NON au littérairement correct!
de Éric Dejaeger

critiqué par Kinbote, le 18 juillet 2011
(Jumet - 65 ans)


La note:  étoiles
Irréflexions & listes potachères
À propos des aphorismes (de Jean-Philippe Querton), Éric Dejaeger écrit justement: « Tout comme il existe différents types de romans, on trouve aussi toute une série de types d’aphorismes. » Et, dans le même ordre d’idée, on peut dire qu’un auteur d’aphorismes a aussi ses thèmes de prédilection, et, en l’occurrence, puisque ceux-ci se classent dans la catégorie des « humoristiques calembouresques mordants » qu’aime l’auteur, ses têtes de turc.

Il s’agit des intouchables, de ceux sur lesquels on ne peut rien dire, ou qui font en sorte de présenter d’eux une image lisse, conforme. Et aujourd’hui comme hier, ce sont les mêmes : les Églises, la famille royale, les politiciens de tous bords... Cercle qu’Éric a élargi à d’autres domaines: l’anorexie, la Star ac’, l’enseignement, les poètes... Sans omettre de préciser par ailleurs qu’il « adore écrire au subjectif imparfait ».

« Même si un politicien se lave tous les jours, il se mouille rarement. »

« Renaissance : mettre l’homme, et non le poète, au centre du poème. »

« Il n’y a qu’un illettré pour accepter de devenir une bombe. »

« Aux Seychelles, l’écrivain connaît l’angoisse de la plage blanche. »

Pour écrire cela, on devine que Dejaeger ne lâche jamais de vue la langue, ne lui permet aucun écart ou plutôt qu’il s’autorise des écarts avec le langage tel qu’il se pratique communément (le « littérairement correct » du titre) par le jeu des calembours, des contrepèteries... mais pas seulement. En travaillant (avec, sur) ses obsessions, il met au jour les travers et faux-semblants du monde. Comme ici, sur le mode de « guerre et pets », et en les reliant au mot précédent, il met en relation deux adjectifs qui ne s’étaient jamais rencontrés sur ce terrain...

« Quelle est la différence entre une guerre intestine et une guerre coloniale ? »

Dans cet autre aphorisme, on n’est pas loin du même processus.

« Ne pissez plus n’importe où ! Faites-le contre l’église de chiantologie. »

Par les détours de ce mode de pensée, on navigue aussi bien en plaine poésie, comme ici:

« Maquillée beau teint de téléphone. »

« Je rêve d’écrire un opérap »

« Ivre libre ! »

... Qu’en des contrées volontiers rocailleuses non dénuées de piquant et d’inventivité crue:
« A la naissance, j’ai reçu deux bourses littéraires.
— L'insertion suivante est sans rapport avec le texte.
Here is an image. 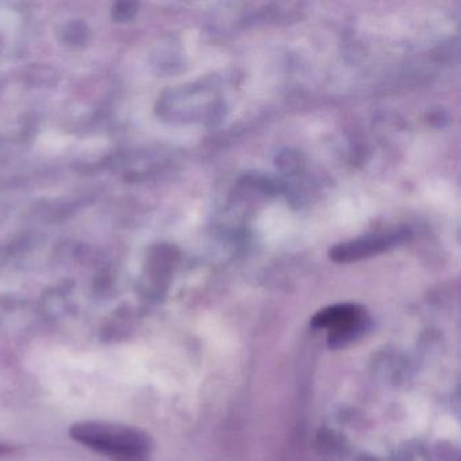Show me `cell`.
Returning a JSON list of instances; mask_svg holds the SVG:
<instances>
[{"mask_svg": "<svg viewBox=\"0 0 461 461\" xmlns=\"http://www.w3.org/2000/svg\"><path fill=\"white\" fill-rule=\"evenodd\" d=\"M69 436L108 460L151 461V437L124 424L102 419L80 421L71 426Z\"/></svg>", "mask_w": 461, "mask_h": 461, "instance_id": "cell-1", "label": "cell"}, {"mask_svg": "<svg viewBox=\"0 0 461 461\" xmlns=\"http://www.w3.org/2000/svg\"><path fill=\"white\" fill-rule=\"evenodd\" d=\"M364 310L356 305H336L325 308L313 318V326L329 330L330 346L339 348L361 336L367 327Z\"/></svg>", "mask_w": 461, "mask_h": 461, "instance_id": "cell-2", "label": "cell"}, {"mask_svg": "<svg viewBox=\"0 0 461 461\" xmlns=\"http://www.w3.org/2000/svg\"><path fill=\"white\" fill-rule=\"evenodd\" d=\"M409 235L410 233L407 229H397L366 235L332 247L330 259L336 262H360L403 244Z\"/></svg>", "mask_w": 461, "mask_h": 461, "instance_id": "cell-3", "label": "cell"}, {"mask_svg": "<svg viewBox=\"0 0 461 461\" xmlns=\"http://www.w3.org/2000/svg\"><path fill=\"white\" fill-rule=\"evenodd\" d=\"M10 452H11V448H10V446L1 445V444H0V457L8 455Z\"/></svg>", "mask_w": 461, "mask_h": 461, "instance_id": "cell-4", "label": "cell"}]
</instances>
Depuis, j’écris avec mes couilles. »

Quand la langue dérape sous l’effet d’un conducteur de mots, ça donne forcément des têtes-à-queues... saisissants.

Comme les auteurs d’apophtegmes, Scutenaire en tête, Éric Dejaeger n’est pas avare de ses « irréflexions », comme il les appelle. Ce recueil en compte près de 250. Sans compter les nombreux qui interviennent dans les « listes potachères » qui occupent les pages de gauche du présent recueil.

André Stas nous met en garde dans son avant-propos sur les risques redoutables auxquels s’exposent les lecteurs de ces listes, pour tout dire, désopilantes. Lisez la « liste d’animaux pour le moins vicieux » (éléphantasme, lamasoutra...), la « liste de livres introuvables » (« Vacances en glaise » de Giacometti, « De l’inconvénient d’être nez » de Cyrano de Bergerac...) ou encore (parmi d’autres) la « liste de personnages malheureusement absents des aventures d’un célèbre gaulois » (Samprépus, jeune romain d’origine juive ; Sarcosix, traître gaulois...).

En résumé, le livre idéal à lire l’été sur la plage (c’est le moment) ou en hiver sur le canapé (avec maman).

Les collages sont d’Emilie Alenda, la photo de Sofia Bourdon.